27 juillet 2017

Gestion des déchets : la lutte contre les dépôts sauvages continue

Décharge
Crédit photo : Conseil régional Ile-de-France

Dans le cadre de son plan « Île-de-France propre » et de sa politique de gestion de déchets, la Région a mis à disposition des collectivités et des acteurs de terrain un fonds propreté de 4 millions d'euros pour lutter contre les dépôts sauvages. Retour sur des exemples d'actions ainsi financées en Seine-Saint-Denis et en Seine-et-Marne.

Une meilleure gestion des déchets avec le plan « Île-de-France propre »

Chaque année, les dépôts sauvages représentent jusqu’à 25 kg/habitant sur certains secteurs et génèrent des coûts de prise en charge très élevés, de l’ordre de 7 à 13 euros par habitant.
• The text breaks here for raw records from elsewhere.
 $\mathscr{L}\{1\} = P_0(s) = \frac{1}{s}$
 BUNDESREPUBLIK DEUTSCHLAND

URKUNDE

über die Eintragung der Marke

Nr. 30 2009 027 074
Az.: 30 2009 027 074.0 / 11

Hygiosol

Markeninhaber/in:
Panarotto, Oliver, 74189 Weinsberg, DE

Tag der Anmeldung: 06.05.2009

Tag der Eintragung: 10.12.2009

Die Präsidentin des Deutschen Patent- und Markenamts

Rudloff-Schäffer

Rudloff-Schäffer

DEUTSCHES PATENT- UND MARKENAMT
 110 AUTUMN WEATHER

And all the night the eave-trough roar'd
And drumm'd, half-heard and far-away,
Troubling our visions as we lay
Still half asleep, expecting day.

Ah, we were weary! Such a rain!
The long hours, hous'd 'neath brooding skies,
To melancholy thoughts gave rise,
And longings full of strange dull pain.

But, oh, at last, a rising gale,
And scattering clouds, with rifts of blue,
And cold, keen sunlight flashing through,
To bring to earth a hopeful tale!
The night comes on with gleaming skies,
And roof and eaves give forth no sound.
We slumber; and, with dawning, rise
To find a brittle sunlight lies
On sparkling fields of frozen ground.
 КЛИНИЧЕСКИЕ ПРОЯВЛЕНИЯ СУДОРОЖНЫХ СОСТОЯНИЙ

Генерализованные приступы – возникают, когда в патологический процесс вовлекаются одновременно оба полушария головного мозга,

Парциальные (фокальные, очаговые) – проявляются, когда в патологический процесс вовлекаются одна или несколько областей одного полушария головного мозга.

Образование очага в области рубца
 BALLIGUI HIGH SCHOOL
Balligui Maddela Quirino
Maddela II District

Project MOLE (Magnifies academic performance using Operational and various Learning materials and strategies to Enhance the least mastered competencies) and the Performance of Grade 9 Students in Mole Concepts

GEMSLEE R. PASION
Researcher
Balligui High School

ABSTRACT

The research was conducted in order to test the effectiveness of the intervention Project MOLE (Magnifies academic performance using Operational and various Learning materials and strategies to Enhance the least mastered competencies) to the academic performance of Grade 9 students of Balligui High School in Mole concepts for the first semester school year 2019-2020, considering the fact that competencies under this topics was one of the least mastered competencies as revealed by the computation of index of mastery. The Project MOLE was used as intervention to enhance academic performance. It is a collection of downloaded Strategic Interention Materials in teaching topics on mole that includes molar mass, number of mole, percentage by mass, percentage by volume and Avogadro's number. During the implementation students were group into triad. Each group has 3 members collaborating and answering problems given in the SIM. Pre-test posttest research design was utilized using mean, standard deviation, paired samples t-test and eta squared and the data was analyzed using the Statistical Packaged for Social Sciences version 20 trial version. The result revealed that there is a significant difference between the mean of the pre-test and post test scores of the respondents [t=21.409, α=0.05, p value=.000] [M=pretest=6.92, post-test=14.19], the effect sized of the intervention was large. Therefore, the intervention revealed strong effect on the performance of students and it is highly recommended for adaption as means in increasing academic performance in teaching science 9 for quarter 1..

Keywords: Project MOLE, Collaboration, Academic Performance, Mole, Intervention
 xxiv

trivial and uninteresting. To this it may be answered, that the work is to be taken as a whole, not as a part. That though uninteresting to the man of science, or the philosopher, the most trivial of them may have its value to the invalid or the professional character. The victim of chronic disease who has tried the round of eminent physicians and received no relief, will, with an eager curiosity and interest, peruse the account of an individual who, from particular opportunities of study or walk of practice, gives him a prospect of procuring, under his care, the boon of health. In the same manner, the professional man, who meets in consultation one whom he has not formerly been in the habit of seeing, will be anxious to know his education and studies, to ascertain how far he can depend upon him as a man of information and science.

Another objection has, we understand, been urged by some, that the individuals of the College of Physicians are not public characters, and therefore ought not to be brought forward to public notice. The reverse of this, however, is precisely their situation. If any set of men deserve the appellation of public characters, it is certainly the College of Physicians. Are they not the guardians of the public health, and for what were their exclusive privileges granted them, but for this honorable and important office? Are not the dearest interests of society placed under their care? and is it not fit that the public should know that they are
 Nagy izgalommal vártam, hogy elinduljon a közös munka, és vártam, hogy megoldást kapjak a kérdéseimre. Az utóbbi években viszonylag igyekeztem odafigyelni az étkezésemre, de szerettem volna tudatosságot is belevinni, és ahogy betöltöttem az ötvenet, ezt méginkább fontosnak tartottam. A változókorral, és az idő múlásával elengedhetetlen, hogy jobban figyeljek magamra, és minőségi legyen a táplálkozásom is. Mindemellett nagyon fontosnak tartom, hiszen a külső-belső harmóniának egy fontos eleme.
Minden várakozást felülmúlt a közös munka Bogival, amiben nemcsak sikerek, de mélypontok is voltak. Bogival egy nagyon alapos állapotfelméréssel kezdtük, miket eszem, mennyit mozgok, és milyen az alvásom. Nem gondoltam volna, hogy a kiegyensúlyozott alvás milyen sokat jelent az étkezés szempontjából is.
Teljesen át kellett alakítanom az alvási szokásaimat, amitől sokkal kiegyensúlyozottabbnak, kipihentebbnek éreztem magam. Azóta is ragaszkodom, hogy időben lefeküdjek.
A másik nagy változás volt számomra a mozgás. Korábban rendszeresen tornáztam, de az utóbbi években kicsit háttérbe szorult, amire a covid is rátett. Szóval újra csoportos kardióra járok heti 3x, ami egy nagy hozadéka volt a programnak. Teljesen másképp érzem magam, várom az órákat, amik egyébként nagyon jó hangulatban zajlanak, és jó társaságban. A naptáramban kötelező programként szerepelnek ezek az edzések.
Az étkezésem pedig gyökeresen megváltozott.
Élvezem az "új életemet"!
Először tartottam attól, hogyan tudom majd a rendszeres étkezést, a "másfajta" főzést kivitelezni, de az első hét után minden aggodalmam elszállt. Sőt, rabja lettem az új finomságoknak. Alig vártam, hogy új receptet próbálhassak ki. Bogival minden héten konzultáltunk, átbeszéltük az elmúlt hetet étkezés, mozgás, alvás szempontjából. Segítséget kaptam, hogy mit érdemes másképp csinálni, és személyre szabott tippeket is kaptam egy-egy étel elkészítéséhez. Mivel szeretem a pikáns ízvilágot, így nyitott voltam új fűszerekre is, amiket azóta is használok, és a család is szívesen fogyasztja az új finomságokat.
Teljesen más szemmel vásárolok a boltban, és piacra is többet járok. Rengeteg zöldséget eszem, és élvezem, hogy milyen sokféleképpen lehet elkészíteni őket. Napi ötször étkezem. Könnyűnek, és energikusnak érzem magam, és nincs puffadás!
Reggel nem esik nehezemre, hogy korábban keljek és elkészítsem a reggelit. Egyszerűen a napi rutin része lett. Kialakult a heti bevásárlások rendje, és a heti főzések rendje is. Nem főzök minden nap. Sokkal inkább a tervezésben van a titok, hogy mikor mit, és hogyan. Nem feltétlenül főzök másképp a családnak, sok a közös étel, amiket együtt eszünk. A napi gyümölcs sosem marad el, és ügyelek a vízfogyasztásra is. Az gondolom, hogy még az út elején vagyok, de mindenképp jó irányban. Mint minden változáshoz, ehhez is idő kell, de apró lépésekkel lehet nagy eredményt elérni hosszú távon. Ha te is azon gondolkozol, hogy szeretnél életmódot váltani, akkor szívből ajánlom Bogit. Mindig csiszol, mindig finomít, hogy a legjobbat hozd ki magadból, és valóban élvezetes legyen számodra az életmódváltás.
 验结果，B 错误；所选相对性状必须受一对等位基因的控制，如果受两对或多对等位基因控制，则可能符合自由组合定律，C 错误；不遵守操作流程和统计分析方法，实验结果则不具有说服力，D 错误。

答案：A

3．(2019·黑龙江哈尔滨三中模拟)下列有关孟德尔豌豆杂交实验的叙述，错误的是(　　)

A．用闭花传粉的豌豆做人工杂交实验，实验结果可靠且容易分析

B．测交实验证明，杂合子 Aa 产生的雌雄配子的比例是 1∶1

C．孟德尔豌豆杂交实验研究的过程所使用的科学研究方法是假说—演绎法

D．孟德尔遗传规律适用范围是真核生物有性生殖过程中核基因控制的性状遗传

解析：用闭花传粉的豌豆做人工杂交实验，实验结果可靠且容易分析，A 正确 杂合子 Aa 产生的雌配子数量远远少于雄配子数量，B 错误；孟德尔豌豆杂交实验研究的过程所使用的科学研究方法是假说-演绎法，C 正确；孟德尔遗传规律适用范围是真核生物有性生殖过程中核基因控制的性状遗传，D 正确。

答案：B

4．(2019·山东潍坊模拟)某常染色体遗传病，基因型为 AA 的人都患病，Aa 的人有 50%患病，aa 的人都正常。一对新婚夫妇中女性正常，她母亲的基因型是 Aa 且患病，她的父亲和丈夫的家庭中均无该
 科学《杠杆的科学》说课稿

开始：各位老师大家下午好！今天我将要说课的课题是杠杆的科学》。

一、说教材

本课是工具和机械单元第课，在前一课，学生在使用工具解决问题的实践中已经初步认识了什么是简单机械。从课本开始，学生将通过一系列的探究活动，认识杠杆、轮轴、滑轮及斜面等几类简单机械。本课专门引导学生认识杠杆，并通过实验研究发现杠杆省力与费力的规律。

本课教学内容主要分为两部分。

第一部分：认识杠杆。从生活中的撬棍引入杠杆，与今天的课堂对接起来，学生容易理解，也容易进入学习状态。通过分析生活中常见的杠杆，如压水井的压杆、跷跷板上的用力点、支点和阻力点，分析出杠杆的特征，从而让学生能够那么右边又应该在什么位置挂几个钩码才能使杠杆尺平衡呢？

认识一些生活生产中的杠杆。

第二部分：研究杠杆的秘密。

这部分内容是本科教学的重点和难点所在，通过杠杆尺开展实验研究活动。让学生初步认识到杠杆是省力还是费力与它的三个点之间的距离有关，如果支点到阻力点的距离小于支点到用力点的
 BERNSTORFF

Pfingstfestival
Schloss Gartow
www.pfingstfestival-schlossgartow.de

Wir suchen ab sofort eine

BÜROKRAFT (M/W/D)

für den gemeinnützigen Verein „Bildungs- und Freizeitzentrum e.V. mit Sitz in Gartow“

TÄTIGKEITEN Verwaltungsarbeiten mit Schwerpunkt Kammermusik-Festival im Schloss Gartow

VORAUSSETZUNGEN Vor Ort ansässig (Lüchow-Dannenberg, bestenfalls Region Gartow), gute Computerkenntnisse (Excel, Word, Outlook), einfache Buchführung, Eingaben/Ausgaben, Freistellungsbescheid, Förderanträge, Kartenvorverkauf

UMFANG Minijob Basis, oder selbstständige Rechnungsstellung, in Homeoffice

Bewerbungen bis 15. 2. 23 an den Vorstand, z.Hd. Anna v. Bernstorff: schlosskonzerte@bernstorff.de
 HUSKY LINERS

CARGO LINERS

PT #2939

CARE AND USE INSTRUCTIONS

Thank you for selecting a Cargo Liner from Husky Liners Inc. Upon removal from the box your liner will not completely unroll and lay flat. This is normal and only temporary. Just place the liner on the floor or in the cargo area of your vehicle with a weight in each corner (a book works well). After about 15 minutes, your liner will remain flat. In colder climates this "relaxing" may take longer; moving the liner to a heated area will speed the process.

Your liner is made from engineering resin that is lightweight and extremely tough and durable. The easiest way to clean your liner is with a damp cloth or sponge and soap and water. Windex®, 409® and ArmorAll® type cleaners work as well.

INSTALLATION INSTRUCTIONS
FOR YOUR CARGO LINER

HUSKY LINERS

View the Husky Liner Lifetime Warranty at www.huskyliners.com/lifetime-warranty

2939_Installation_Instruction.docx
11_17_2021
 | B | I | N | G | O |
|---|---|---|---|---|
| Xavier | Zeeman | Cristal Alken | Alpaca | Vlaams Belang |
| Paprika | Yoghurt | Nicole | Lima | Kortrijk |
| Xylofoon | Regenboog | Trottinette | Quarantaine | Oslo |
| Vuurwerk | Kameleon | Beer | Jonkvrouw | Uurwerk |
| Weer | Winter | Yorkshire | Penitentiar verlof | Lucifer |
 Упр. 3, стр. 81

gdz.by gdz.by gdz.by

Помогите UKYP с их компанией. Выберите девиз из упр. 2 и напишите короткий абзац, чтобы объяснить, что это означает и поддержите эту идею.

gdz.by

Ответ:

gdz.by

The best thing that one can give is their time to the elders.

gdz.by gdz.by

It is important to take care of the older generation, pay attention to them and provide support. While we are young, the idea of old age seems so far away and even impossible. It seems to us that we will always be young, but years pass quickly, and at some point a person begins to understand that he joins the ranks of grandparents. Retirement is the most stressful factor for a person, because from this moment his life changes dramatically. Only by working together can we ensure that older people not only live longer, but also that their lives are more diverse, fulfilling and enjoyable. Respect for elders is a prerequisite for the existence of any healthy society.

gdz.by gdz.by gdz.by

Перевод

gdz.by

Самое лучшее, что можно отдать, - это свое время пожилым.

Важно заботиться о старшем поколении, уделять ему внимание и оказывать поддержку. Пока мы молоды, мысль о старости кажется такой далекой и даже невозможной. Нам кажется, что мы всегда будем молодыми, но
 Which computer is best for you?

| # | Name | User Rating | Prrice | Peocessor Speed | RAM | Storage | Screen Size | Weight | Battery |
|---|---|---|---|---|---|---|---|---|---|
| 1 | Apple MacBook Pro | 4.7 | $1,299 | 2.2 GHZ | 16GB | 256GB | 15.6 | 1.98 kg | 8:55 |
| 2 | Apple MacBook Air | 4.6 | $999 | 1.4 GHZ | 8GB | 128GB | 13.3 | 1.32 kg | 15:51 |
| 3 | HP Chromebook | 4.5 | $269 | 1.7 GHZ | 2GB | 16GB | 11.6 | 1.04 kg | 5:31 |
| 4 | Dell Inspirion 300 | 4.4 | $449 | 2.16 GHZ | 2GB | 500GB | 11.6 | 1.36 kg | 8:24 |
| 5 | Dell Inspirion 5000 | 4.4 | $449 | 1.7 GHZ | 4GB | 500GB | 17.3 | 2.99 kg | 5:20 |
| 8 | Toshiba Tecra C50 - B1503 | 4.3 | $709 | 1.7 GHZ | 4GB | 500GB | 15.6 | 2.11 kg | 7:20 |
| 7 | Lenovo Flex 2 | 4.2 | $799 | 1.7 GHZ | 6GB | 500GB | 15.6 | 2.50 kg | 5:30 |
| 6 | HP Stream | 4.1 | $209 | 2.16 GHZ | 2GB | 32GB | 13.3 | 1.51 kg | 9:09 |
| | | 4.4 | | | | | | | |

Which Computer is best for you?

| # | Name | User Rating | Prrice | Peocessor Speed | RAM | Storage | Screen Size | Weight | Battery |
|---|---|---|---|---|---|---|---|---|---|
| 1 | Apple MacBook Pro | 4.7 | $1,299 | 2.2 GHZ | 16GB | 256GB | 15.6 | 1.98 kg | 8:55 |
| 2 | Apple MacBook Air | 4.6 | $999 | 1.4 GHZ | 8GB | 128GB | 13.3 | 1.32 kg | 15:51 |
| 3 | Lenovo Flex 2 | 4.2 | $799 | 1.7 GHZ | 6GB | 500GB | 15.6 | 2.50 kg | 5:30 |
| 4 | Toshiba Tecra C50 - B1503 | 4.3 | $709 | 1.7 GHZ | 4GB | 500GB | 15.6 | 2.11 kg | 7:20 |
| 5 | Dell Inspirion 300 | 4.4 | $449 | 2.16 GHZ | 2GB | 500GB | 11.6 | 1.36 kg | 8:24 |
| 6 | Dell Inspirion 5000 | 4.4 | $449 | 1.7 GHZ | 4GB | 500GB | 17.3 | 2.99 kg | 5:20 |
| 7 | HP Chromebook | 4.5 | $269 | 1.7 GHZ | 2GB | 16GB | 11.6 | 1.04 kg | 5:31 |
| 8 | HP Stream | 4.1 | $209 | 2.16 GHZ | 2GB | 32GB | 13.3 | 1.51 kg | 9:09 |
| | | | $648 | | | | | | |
Pour lutter contre ce fléau, la Région a lancé mi-2016 un plan régional d’actions baptisé « Île-de-France propre », qui vise à améliorer la gestion des déchets en s’appuyant sur 4 axes :

  • la mise en place d’un fonds propreté d'1 million d'euros en 2016 porté à 4,8 millions d'euros en 2017
  • le développement des points de collecte des déchets,
  • la sensibilisation des professionnels,
  • le renforcement des sanctions.

 

Exemple en Seine-Saint-Denis

La Région a octroyé une aide de 368.000 euros à la commune d’Aulnay-sous-Bois (93) dans le cadre du fonds propreté. Entre 2010 et 2015, la municipalité a fait face à une augmentation de 25 % des dépôts sauvages de déchets. En 2015 se sont 3.200 tonnes qui ont été ramassées soit 39 kg par habitant. Un audit a permis d’établir un plan d’action pour la période 2017/2018. Objectif : réduire les dépôts de 30 %, soit 1.000 tonnes, sur trois ans. L’aide régionale va participer au financement de :

  • création d’une brigade assermentée « gestion des déchets sauvages»,
  • installation de 23 caméras de vidéosurveillance aux abords des sites sensibles recensés,
  • aménagements techniques permettant d’éviter les dépôts (barrières, murets, glissières ),
  • mise en place d’une procédure de surveillance de l’espace public et de verbalisation,
  • acquisition de véhicules électriques pour surveiller les points sensibles,
  • élaboration d’un plan de communication envers les artisans notamment.

 

Exemple en Seine-et-Marne

Autre exemple en Seine-et-Marne où la Région a versé une aide de 361.000 euros au Conseil départemental. Un département où la forêt tient une grande place, particulièrement touché par ce fléau. Le ramassage et la gestion des déchets ont ainsi coûté plus de 660.000 euros en 2015. Plus de 1.000 tonnes de déchets divers, dont 27 tonnes d’amiante, y avaient été collectées. Un chiffre en constante augmentation, qui a incité le département a lancé un plan de lutte dont l’objectif est de réduire de 20 % les dépôts sauvages d’ici 3 ans. L’aide régionale va ainsi permettre de financer en partie plusieurs actions :

  • déploiement de la photo surveillance sur tout le territoire,
  • réalisation de travaux de protection par la neutralisation des accès (plots, fossés, merlons ),
  • renforcement de la sécurité et de l’efficacité du ramassage,
  • achat de box de stockage pour le tri dans les centres d’exploitation des déchets.
Des déchets variés
Le terme de « dépôts sauvages » s'applique à des situations variées, allant de déchets de type ordures ménagères/encombrants, déposés en centre-ville par des ménages ou des commerçants, à des dépôts importants de déchets de construction, déchets industriels en mélange, déchets dangereux, déchets amiantés, pneus... en zone rurale, agricole, forestière ou le long des routes. Pour l’année 2016, un budget de 940.000 euros a été prévu par la Région afin d’aider les acteurs franciliens dans leurs actions de lutte contre ces sources de nuisance.